Joe Stone is a senior lecturer in skill acquisition and performance analysis at Sheffield Hallam University's academy of sport and physical activity. He told the BBC James's incredible recall is actually "quite normal" for elite sports players - and amounts to fine-tuning of the brain.
"The original research was with master chess players in the 70s, looking at how they can recall or recognise patterns of play," he says. "And then sports expertise researchers caught on to that and moved it into the sporting domain to see if sportspeople can do that. So that was first done in the 1980s in basketball.
"Through lots of domain-specific practice - through the basketball players practising a lot - they build up these really specialised and refined knowledge structures in their memory. And then that allows them to predict or anticipate play."
So does this mean James has total recall when it comes to birthdays or pub quizzes? Dr Stone reckons not.
"It's very domain-specific. They might not have an expert memory for general knowledge, but in that one domain they're really skilled at being able to recall information."
Veteran NBA journalist Chris Sheridan brought the basketball perspective, reminding us that James, now 33, has more than just practice on his side.
"LeBron James is unique in that he is the only person in human history who does not age as he gets older," he says. "There is no discernible drop-off in his skill level.

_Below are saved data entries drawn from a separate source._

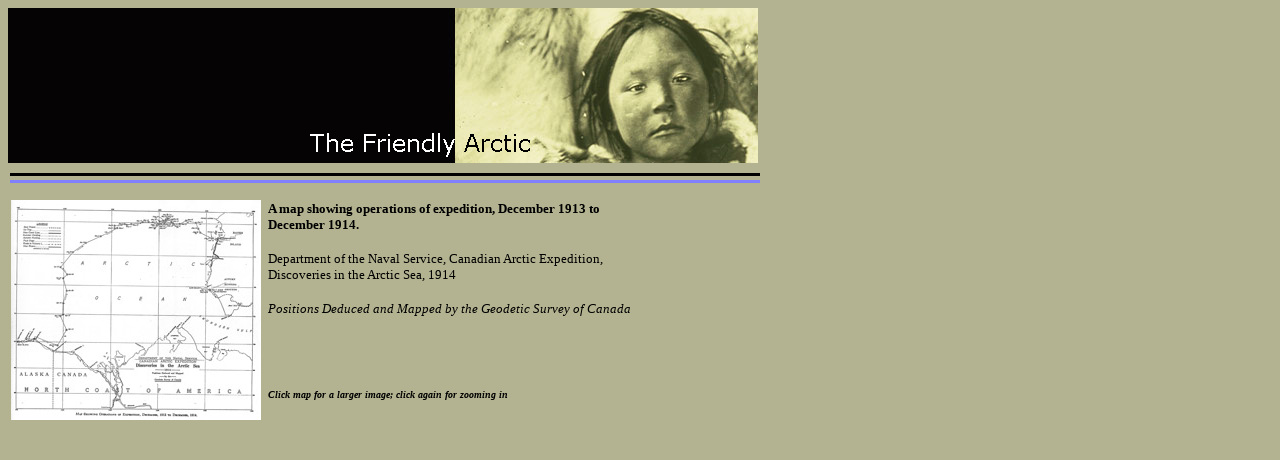

--- FILE ---
content_type: text/html
request_url: http://thefriendlyarctic.svs.is/Map_stefansson_travels.htm
body_size: 4465
content:
<html xmlns:v="urn:schemas-microsoft-com:vml" xmlns:o="urn:schemas-microsoft-com:office:office" xmlns="http://www.w3.org/TR/REC-html40">

<head>
<meta http-equiv="Content-Language" content="en-us">
<meta http-equiv="Content-Type" content="text/html; charset=windows-1252">
<link rel="File-List" href="Map_stefansson_travels_files/filelist.xml">
<title>TheArctic.Is</title>
<style fprolloverstyle>A:hover {color: #B3B391; font-size: 8pt; font-family: Verdana; text-decoration: underline}
</style>
<!--[if !mso]>
<style>
v\:*         { behavior: url(#default#VML) }
o\:*         { behavior: url(#default#VML) }
.shape       { behavior: url(#default#VML) }
 table.MsoNormalTable
	{mso-style-parent:"";
	font-size:10.0pt;
	font-family:"Times New Roman";
	}
</style>
<![endif]--><!--[if gte mso 9]>
<xml><o:shapedefaults v:ext="edit" spidmax="1027"/>
</xml><![endif]-->
</head>

<body vlink="#000000" alink="#000000" bgcolor="#B3B391" link="#7C7C56" text="#000000">

<p><!--[if gte vml 1]><v:line id="_x0000_s1037"
 alt="" style='position:absolute;left:0;text-align:left;top:0;z-index:2'
 from="7.5pt,136.5pt" to="570pt,136.5pt" strokecolor="#8080ff" strokeweight="2.25pt"/><![endif]--><![if !vml]><span
style='mso-ignore:vglayout;position:absolute;z-index:2;left:8px;top:180px;
width:754px;height:4px'><img width=754 height=4
src="Map_stefansson_travels_files/image001.gif" v:shapes="_x0000_s1037"></span><![endif]><!--[if gte vml 1]><v:line
 id="_x0000_s1028" alt="" style='position:absolute;left:0;text-align:left;
 top:0;z-index:1' from="7.5pt,131.25pt" to="570pt,131.25pt" strokeweight="2.25pt"/><![endif]--><![if !vml]><span
style='mso-ignore:vglayout;position:absolute;z-index:1;left:8px;top:173px;
width:754px;height:4px'><img width=754 height=4
src="Map_stefansson_travels_files/image002.gif" v:shapes="_x0000_s1028"></span><![endif]><img border="0" src="images/Friendly_Arctic_Banner.jpg" width="750" height="155"></p>
<p><!--[if gte vml 1]><v:shapetype
 id="_x0000_t202" coordsize="21600,21600" o:spt="202" path="m,l,21600r21600,l21600,xe">
 <v:stroke joinstyle="miter"/>
 <v:path gradientshapeok="t" o:connecttype="rect"/>
</v:shapetype><v:shape id="_x0000_s1027" type="#_x0000_t202" href="index3.htm"
 style='position:absolute;left:187.5pt;top:90pt;width:253.5pt;height:31.5pt;
 z-index:3' filled="f" fillcolor="none" stroked="f" strokecolor="none">
 <v:textbox>
<table cellspacing="0" cellpadding="0" width="100%" height="100%">
	<tr>
		<td align="center"><font face="Verdana"><font color="#FFFFFF" size="5">
		The Friendly </font><font size="5">Arctic</font></font></td>
	</tr>
</table>
 </v:textbox>
</v:shape><![endif]--><![if !vml]><span style='mso-ignore:vglayout;position:
absolute;z-index:3;left:250px;top:120px;width:342px;height:46px'><a
href="index3.htm"><img border=0 width=342 height=46
src="Map_stefansson_travels_files/image003.gif"
alt="Text Box: The Friendly Arctic&#13;&#10;" title="" v:shapes="_x0000_s1027"></a></span><![endif]></p>
<div style="position: absolute; width: 252px; height: 221px; z-index: 4; left: 11px; top: 200px" id="layer3">
			<div style="position: absolute; width: 382px; height: 220px; z-index: 1; left: 257px; top: 1px" id="layer4">
				<p style="margin-top: 0; margin-bottom: 0"><b>
				<font face="Verdana" size="2">A map showing operations of 
				expedition, December 1913 to December 1914.</font></b></p>
				<p style="margin-top: 0; margin-bottom: 0">&nbsp;</p>
				<p style="margin-top: 0; margin-bottom: 0">
				<font face="Verdana" size="2">Department of the Naval Service, 
				Canadian Arctic Expedition, Discoveries in the Arctic Sea, 1914</font></p>
				<p style="margin-top: 0; margin-bottom: 0">&nbsp;</p>
				<p style="margin-top: 0; margin-bottom: 0"><i>
				<font face="Verdana" size="2">Positions Deduced and Mapped by 
				the Geodetic Survey of Canada</font></i></p>
				<p style="margin-top: 0; margin-bottom: 0">&nbsp;</p>
				<p style="margin-top: 0; margin-bottom: 0">&nbsp;</p>
				<p style="margin-top: 0; margin-bottom: 0">&nbsp;</p>
				<p style="margin-top: 0; margin-bottom: 0">&nbsp;</p>
				<p style="margin-top: 0; margin-bottom: 0"><b><i>
				<font face="Verdana" size="1">Click map for a larger image; 
				click again for zooming in</font></i></b></div>
			<a href="images/1914_map.gif">
			<img border="0" src="images/1914_map_smaller.jpg" width="250" height="220"></a></div>

</body>

</html>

Quite the contrary, his stamina and productivity go against the grain of what we witness - not just in sports, but in general.
"Whether it's something that happened 10 seconds ago, 10 minutes ago, 10 days ago, 10 months ago, 10 years ago... he's a student of the game. Not only on a day-to-day basis but also from a historical context.
"He is also a sponge when it comes to soaking up the information that's given to him by the team's assistant coaches, co-ordinators, nutritionists - everybody."
In other words, James is a workhorse as well as a genetic lottery winner. And it's all getting saved up for the next game - or future press conference showboating.
"LeBron is clearly paying very, very close attention," says Mr Sheridan. "And I think it's a testament to his intelligence that he's applying his ability to learn on such an efficient level."